Catching up with this thread again, and this
MERUK page references two UK studies in which only about half of GP-referred 'ME/CFS' patients had their diagnosis confirmed in specialist centres:
In the first – originally published in 2010 in the Journal of the Royal College of Physicians Edinburgh (
1) – researchers examined the records of every patient referred by local GPs to the Newcastle CFS/ME Clinical Service. The key finding was that 103 (40%) of referrals were eventually diagnosed with other conditions which could explain the concatenation of symptoms. The main alternative diagnoses in these patients were fatigue associated with a chronic disease (47% of all alternative diagnoses); a primary sleep disorder (20%); psychological/psychiatric illnesses (15%, most commonly, depression, anxiety and post-traumatic stress disorder); and cardiovascular disorders (4%).
The second, recently published report examined the prevalence of alternative diagnoses in patients referred by GPs to the specialist clinic at St Bartholomew’s Hospital, London (
2). Its major finding was that a diagnosis of “CFS” was eventually confirmed in only 54% of patients. Of the rest, 53 patients (21%) were given alternative medical diagnoses (most commonly primary sleep disorders, endocrine disorders, nutritional disorders and pain disorders), while 54 patients (22%) received alternative psychiatric diagnoses (most commonly a depressive illness or anxiety disorder).

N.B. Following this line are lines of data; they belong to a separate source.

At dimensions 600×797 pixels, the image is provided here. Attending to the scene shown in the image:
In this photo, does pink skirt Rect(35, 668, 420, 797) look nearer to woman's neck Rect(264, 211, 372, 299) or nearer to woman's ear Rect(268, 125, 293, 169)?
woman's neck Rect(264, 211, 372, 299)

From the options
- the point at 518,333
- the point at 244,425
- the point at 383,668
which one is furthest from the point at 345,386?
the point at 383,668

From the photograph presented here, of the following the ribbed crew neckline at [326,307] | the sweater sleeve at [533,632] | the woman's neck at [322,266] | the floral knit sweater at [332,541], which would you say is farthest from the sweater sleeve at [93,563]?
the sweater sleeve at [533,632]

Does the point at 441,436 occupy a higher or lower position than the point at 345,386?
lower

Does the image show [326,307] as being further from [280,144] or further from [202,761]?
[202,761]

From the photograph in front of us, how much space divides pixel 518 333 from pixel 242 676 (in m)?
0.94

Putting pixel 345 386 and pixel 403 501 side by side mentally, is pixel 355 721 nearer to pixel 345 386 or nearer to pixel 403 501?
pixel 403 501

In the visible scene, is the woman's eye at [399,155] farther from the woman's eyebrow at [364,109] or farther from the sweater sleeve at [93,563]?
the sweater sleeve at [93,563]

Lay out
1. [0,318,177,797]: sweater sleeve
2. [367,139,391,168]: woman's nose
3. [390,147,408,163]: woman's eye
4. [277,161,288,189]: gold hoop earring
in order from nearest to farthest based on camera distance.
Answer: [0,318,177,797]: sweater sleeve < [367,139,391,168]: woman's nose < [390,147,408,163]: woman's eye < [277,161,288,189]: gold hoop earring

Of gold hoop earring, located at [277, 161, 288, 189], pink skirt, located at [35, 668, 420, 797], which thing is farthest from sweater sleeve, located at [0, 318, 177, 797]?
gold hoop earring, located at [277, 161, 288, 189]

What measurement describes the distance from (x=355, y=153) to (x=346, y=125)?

These reports provide clear, formal evidence that almost half of patients referred from primary care with a diagnosis of ME/CFS actually have something else wrong with them – a fact that is not discovered until they are lucky enough to be seen at a specialist clinic. This seems like misdiagnosis on a grand scale.
This seems like good evidence of widespread misdiagnosis to me, at least in the UK, unless I'm missing something?